Opinioni e commenti

Il socialismo contro l’effetto domino delle guerre: una voce di pace nel caos globale

Il mondo contemporaneo somiglia sempre più a una polveriera geometrica, dove i confini geopolitici si frantumano sotto il peso di rivendicazioni territoriali e odi storici mai sopiti. Viviamo nell’era della reazione a catena: una guerra alimenta l’altra.

Il conflitto nell’Est Europa riverbera le sue tensioni nel Medio Oriente, mentre l’Asia orientale e i quadranti africani osservano e si riarmano. Questa frammentazione globalizzata non è un incidente di percorso, ma il prodotto diretto di un sistema capitalistico imperialista che, non sapendo più gestire le proprie contraddizioni interne, scarica sulle mappe geografiche la sua sete di profitto e di egemonia energetica e militare. Di fronte a questo scenario di macerie e nazionalismi risorgenti, molti decretano il definitivo tramonto delle grandi ideologie del Novecento. Si tratta di un errore drammatico.
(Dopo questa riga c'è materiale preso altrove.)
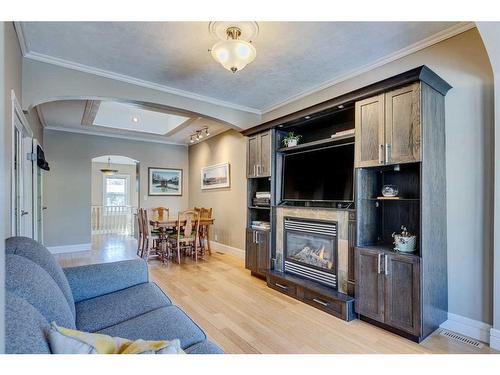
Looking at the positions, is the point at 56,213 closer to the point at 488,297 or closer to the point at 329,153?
the point at 329,153

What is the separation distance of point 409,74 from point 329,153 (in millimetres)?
1197

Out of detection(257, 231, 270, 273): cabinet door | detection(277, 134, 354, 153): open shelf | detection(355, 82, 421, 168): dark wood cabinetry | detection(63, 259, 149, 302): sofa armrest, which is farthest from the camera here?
detection(257, 231, 270, 273): cabinet door

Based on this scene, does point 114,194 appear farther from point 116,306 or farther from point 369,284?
point 369,284

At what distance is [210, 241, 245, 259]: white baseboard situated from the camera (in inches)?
210

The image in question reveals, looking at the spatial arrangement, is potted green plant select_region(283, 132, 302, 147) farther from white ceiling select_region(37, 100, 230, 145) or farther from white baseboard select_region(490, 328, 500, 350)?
white baseboard select_region(490, 328, 500, 350)

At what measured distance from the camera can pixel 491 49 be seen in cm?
206

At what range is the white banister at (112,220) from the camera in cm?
927

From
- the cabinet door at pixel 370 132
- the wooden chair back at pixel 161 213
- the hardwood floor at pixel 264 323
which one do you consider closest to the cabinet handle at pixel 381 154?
the cabinet door at pixel 370 132

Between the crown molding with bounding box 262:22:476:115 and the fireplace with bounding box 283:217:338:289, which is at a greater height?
the crown molding with bounding box 262:22:476:115

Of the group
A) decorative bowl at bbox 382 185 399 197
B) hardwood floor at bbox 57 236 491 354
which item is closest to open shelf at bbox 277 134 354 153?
decorative bowl at bbox 382 185 399 197

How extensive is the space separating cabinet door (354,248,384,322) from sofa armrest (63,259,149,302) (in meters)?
2.04

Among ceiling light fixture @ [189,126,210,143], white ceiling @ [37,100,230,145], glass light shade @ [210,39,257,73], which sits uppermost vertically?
white ceiling @ [37,100,230,145]

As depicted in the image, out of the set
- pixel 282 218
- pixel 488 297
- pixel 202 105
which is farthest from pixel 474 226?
pixel 202 105

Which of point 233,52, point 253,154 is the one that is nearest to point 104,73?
point 233,52
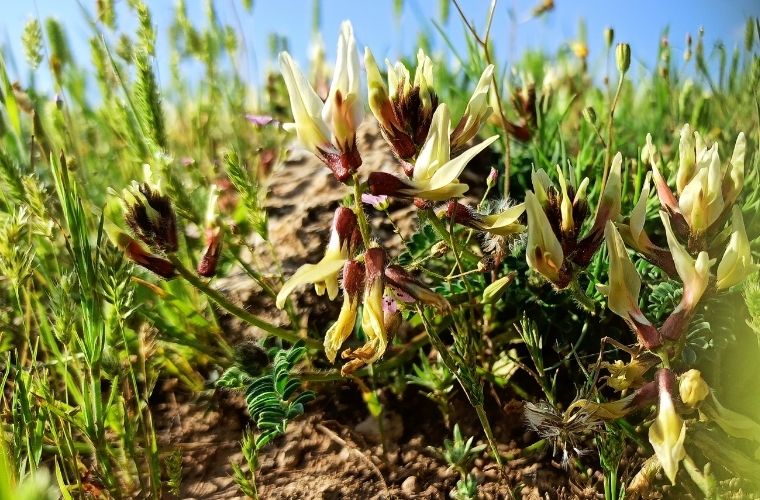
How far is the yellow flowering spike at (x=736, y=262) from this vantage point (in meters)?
0.97

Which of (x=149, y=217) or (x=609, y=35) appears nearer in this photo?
(x=149, y=217)

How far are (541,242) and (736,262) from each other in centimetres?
28

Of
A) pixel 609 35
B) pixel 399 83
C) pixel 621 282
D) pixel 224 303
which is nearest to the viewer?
pixel 621 282

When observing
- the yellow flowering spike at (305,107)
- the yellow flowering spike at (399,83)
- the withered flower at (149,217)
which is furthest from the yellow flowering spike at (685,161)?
the withered flower at (149,217)

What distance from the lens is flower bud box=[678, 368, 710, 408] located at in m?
0.91

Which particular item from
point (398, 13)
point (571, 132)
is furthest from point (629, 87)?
point (398, 13)

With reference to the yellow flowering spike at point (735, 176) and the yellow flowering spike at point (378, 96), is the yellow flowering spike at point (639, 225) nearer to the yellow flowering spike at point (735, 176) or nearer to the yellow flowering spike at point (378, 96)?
the yellow flowering spike at point (735, 176)

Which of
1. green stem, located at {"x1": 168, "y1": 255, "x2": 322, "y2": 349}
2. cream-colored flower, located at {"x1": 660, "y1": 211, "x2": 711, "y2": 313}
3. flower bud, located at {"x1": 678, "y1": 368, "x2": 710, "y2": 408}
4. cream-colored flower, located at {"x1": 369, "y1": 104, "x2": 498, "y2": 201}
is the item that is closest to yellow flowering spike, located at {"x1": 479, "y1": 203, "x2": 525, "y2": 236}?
cream-colored flower, located at {"x1": 369, "y1": 104, "x2": 498, "y2": 201}

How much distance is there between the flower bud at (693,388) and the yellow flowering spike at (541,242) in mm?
243

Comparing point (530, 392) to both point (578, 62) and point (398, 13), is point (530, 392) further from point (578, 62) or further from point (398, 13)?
point (578, 62)

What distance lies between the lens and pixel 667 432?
91 centimetres

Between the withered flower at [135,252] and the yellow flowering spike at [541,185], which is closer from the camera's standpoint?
the yellow flowering spike at [541,185]

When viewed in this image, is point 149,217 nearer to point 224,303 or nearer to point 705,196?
point 224,303

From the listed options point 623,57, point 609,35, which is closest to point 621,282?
point 623,57
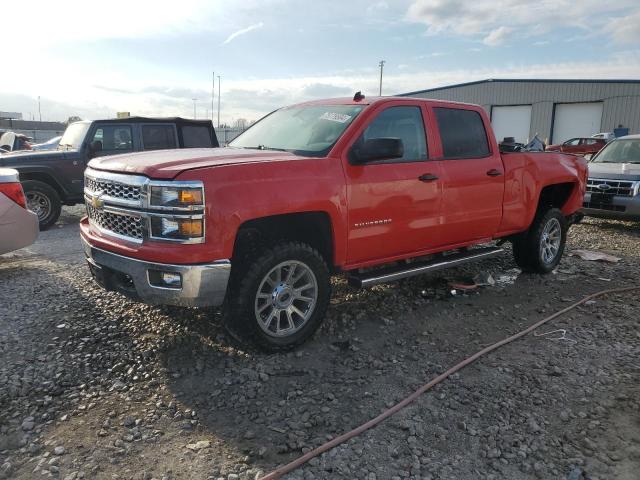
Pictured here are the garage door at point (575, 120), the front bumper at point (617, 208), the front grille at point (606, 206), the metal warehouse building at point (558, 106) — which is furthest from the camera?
the garage door at point (575, 120)

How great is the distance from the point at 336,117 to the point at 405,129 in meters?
0.65

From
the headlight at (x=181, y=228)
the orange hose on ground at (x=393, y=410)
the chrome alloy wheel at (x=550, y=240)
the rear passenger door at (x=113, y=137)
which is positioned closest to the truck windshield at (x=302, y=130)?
the headlight at (x=181, y=228)

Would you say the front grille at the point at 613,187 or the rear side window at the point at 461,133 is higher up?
the rear side window at the point at 461,133

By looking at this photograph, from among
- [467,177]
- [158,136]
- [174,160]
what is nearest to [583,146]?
[158,136]

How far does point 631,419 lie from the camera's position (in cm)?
303

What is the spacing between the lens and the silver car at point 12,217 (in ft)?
17.9

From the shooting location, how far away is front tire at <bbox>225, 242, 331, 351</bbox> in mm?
3516

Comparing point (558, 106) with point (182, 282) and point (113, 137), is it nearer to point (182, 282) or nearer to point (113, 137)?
point (113, 137)

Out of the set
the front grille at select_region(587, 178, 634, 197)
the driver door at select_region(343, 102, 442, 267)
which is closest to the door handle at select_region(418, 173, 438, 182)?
the driver door at select_region(343, 102, 442, 267)

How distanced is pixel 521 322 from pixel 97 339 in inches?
145

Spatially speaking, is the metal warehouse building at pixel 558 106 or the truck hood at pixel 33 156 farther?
the metal warehouse building at pixel 558 106

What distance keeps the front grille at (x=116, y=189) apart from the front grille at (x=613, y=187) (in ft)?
27.6

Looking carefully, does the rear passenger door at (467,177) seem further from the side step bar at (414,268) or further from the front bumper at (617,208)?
the front bumper at (617,208)

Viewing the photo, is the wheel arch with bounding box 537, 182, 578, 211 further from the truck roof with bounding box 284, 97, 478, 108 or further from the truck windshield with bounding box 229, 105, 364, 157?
the truck windshield with bounding box 229, 105, 364, 157
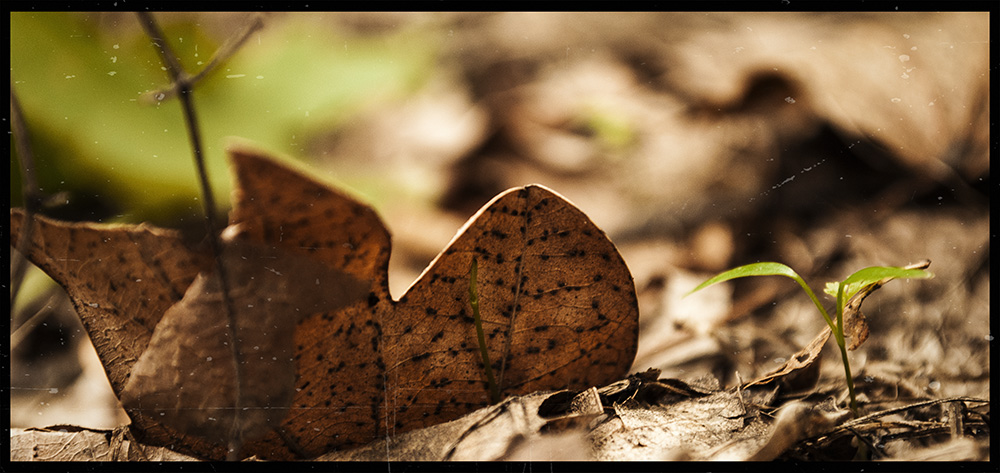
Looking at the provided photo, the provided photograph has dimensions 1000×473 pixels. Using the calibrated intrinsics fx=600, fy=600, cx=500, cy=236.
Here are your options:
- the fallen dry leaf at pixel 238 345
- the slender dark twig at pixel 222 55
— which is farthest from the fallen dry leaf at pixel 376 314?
the slender dark twig at pixel 222 55

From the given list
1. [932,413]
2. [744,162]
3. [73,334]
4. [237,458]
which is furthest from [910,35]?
[73,334]

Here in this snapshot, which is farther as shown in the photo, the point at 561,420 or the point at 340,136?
the point at 340,136

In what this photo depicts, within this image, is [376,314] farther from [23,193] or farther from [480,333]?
[23,193]

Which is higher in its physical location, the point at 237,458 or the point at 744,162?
the point at 744,162

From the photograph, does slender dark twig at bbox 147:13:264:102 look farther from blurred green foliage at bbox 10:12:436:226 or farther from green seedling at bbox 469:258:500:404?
green seedling at bbox 469:258:500:404

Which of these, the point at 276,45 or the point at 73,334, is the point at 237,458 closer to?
the point at 73,334

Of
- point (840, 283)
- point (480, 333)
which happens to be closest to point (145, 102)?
point (480, 333)

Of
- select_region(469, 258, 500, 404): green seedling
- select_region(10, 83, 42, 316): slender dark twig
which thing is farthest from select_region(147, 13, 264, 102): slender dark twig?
select_region(469, 258, 500, 404): green seedling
Oggi più che mai, il socialismo ha ancora molto da dire. Non come nostalgico cimelio del passato, ma come l’unica alternativa strutturale, scientifica e profondamente umana alla barbarie bellica. Le divisioni territoriali che insanguinano il pianeta non sono quasi mai dispute di popoli, bensì scontri tra oligarchie. La classe operaia, i lavoratori, i giovani precari di ogni nazione non hanno alcun interesse a tracciare nuove frontiere con il sangue dei propri simili.

Il socialismo risponde alla logica del cannone con la logica della solidarietà internazionale, ricordando che la vera trincea non divide le nazioni, ma gli oppressi dagli oppressori. Mentre le diplomazie falliscono perché accecate da interessi di parte, il socialismo offre una piattaforma di cooperazione transnazionale basata sulla redistribuzione delle risorse, sulla giustizia sociale e sul disarmo bilanciato. Non vi sarà mai pace stabile finché l’economia globale sarà governata dalla logica del profitto privato, che trova nella produzione e nella vendita di armamenti uno dei suoi motori più redditizi.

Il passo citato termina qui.